# [Things to do]
(a) In the passage about Trench, in what year did the Trench Inclined Plane cease operations?
(b) Please retype the passage about Trench from "Village in Shropshire, England" to "Trench civil parish.".
(c) Write what comes next in the passage about Trench, picking up after its final sentence.

Village in Shropshire, England

Trench is a village in the Telford and Wrekin borough of Shropshire, England. It lies within the Wrockwardine Wood and Trench civil parish.

== Canal Inclined Plane ==
It was once the site of an inclined plane connecting the now-abandoned Shrewsbury Canal and a smaller canal, the Wombridge Canal, 75 ft higher in elevation and part of the east Shropshire canal network. The Trench Inclined Plane ceased operations in 1921 having been built in 1793. It was the last working canal inclined plane.

==Etymology==
The area is believed to get its name from a clearing in woodland (Horton Wood).

==Roads and development==
Trench Road is an ancient byway and was previously known as Trench Way (before 18th Century) and for a period Trench Lane. This byway connected the towns of Newport and Wellington and was a well known route by 1288.

Trench road was the southern boundary of the village of Horton and the northern boundary of Wrockwardine Wood. Hence Trench was split into the two townships. Trench Farm was located along this road and by 17th Century the road developed with various shops and public houses appearing.

# [Source data]
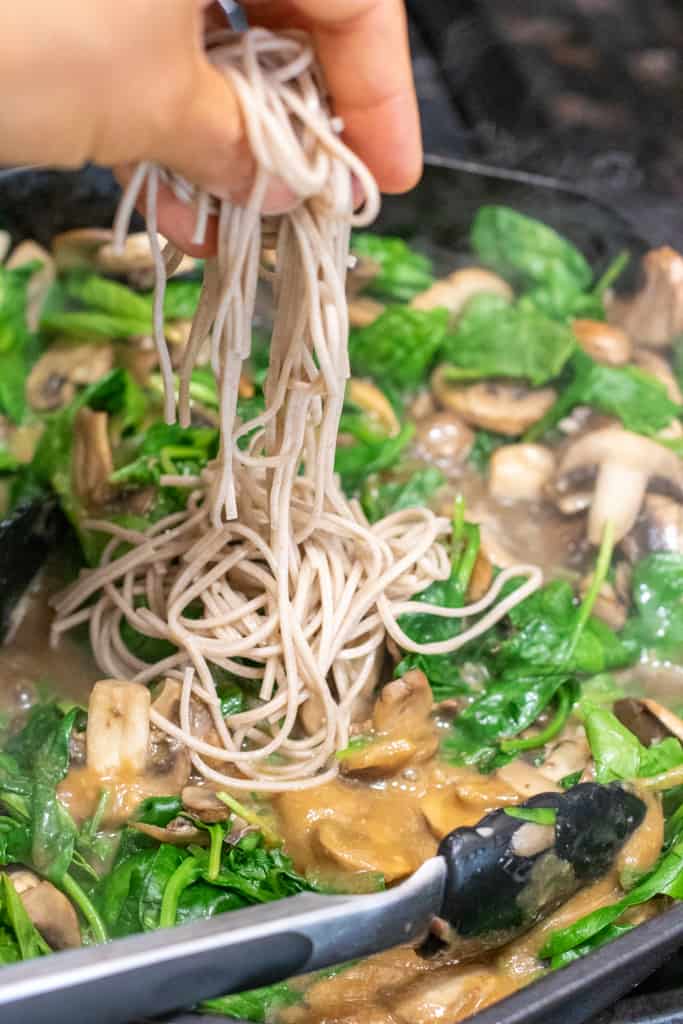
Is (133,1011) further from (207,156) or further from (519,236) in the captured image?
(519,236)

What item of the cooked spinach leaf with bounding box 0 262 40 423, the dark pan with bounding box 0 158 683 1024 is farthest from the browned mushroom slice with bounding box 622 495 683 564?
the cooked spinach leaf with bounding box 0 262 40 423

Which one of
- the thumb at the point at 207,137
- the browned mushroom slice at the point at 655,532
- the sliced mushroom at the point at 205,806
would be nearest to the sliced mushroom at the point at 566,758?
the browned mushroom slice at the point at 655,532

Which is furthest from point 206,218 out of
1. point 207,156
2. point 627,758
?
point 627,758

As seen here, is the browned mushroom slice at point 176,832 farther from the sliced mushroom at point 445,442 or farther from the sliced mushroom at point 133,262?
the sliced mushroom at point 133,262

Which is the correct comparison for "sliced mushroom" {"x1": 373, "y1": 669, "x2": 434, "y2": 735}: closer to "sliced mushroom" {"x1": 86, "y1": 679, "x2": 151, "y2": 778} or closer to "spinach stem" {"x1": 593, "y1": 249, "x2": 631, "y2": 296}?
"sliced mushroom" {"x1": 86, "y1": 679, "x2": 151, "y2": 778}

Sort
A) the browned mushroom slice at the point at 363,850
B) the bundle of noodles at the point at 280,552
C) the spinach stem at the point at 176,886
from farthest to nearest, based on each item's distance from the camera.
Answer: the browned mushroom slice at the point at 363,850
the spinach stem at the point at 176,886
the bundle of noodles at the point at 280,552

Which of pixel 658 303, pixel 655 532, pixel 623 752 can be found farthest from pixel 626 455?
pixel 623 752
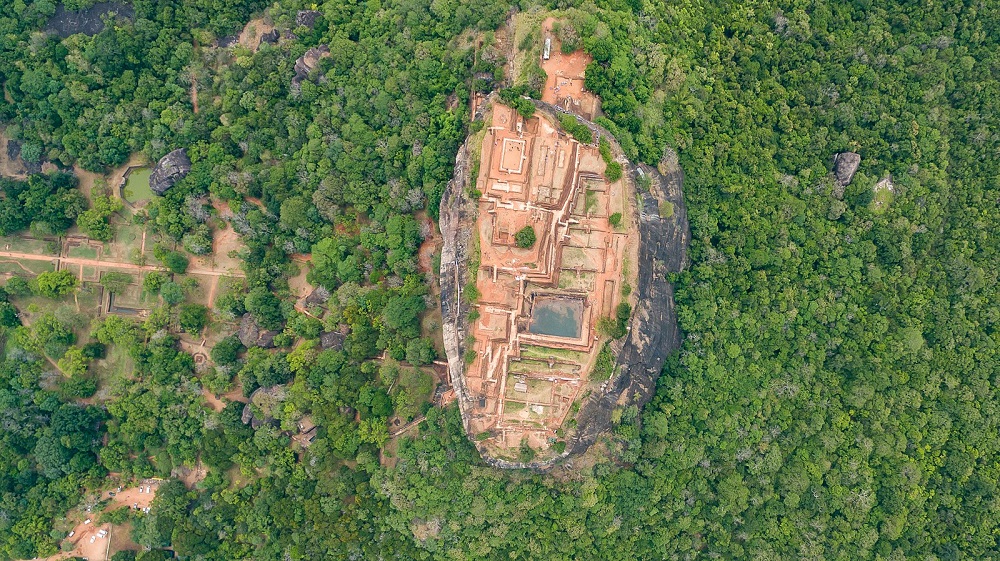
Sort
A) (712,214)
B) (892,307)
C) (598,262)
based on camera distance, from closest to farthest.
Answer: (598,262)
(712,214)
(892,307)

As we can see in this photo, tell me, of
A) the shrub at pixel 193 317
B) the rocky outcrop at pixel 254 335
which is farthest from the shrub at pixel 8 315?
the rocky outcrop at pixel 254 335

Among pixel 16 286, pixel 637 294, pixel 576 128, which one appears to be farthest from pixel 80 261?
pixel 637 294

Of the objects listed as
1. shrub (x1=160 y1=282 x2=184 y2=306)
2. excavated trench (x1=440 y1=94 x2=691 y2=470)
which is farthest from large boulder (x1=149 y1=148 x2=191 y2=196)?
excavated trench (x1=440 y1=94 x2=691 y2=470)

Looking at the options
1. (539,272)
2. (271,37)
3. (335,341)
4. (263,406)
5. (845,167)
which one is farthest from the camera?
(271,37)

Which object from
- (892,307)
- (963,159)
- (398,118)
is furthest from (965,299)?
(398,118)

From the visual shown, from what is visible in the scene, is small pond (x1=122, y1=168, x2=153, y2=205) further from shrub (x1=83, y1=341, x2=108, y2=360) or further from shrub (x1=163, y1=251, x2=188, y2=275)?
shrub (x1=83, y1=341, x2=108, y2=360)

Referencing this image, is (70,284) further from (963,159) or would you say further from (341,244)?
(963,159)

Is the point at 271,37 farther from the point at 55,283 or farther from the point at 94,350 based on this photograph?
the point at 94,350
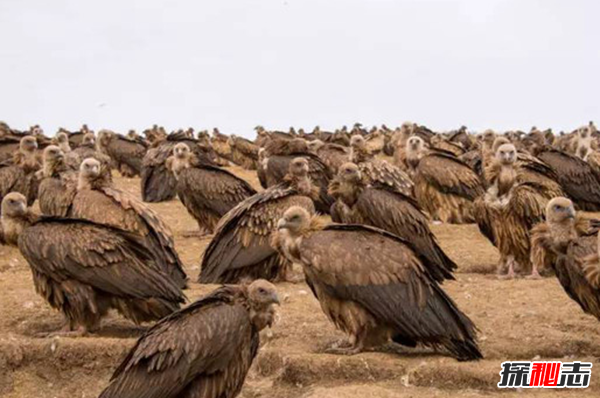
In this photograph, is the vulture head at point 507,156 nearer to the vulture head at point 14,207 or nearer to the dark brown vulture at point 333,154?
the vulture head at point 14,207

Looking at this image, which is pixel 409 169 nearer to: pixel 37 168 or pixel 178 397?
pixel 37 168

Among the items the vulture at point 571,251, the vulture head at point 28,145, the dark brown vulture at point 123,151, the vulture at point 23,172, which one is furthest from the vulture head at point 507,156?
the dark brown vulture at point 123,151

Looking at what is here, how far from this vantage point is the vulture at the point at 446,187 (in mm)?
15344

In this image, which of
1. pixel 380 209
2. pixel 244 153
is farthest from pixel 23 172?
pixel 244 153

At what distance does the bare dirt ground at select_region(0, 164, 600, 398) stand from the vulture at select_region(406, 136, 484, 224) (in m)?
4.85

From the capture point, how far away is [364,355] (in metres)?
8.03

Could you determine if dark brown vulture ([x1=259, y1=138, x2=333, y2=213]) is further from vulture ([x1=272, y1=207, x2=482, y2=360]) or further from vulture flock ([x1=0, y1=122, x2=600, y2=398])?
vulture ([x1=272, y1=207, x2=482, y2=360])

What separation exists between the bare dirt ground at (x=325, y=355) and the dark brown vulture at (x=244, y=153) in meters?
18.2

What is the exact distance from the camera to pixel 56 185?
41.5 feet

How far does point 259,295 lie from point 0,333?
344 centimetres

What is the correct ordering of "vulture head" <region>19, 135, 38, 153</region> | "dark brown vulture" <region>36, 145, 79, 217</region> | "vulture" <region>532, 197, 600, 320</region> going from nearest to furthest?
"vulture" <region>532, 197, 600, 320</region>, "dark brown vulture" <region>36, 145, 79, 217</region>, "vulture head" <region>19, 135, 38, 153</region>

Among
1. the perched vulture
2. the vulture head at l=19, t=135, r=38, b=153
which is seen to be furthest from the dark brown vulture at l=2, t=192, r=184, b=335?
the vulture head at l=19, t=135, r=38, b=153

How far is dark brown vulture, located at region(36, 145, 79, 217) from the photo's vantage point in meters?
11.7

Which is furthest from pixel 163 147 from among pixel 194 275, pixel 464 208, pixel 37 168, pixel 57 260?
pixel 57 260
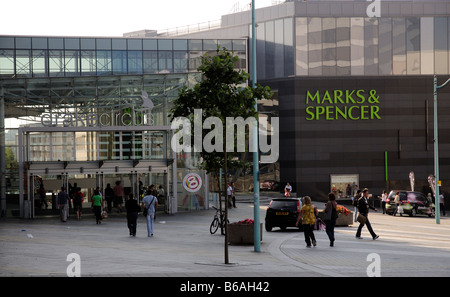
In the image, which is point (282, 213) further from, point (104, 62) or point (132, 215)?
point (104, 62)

# [Numbered answers]
(a) 1921

(b)
Village in Shropshire, England

Trench is a village in the Telford and Wrekin borough of Shropshire, England. It lies within the Wrockwardine Wood and Trench civil parish.

(c)
Following World War I the area of Trench started to develop. Woodhouse Crescent had been built by the early 1920s, the area from Trench Road going south (between present Wombridge Road and Church Road) was an army camp and then during the 1960s and 70s the area from Trench Road to Teagues Bridge Lane had turned into a housing estate.

==Notable people==
- Olympian track and field athlete Robbie Brightwell (1939-2022) was educated at Trench Secondary Modern School in the 1950s.
- Aston Villa footballer Dalian Atkinson (1968-2016) was brought up in Trench, where he died after an incident with police outside his father's house there.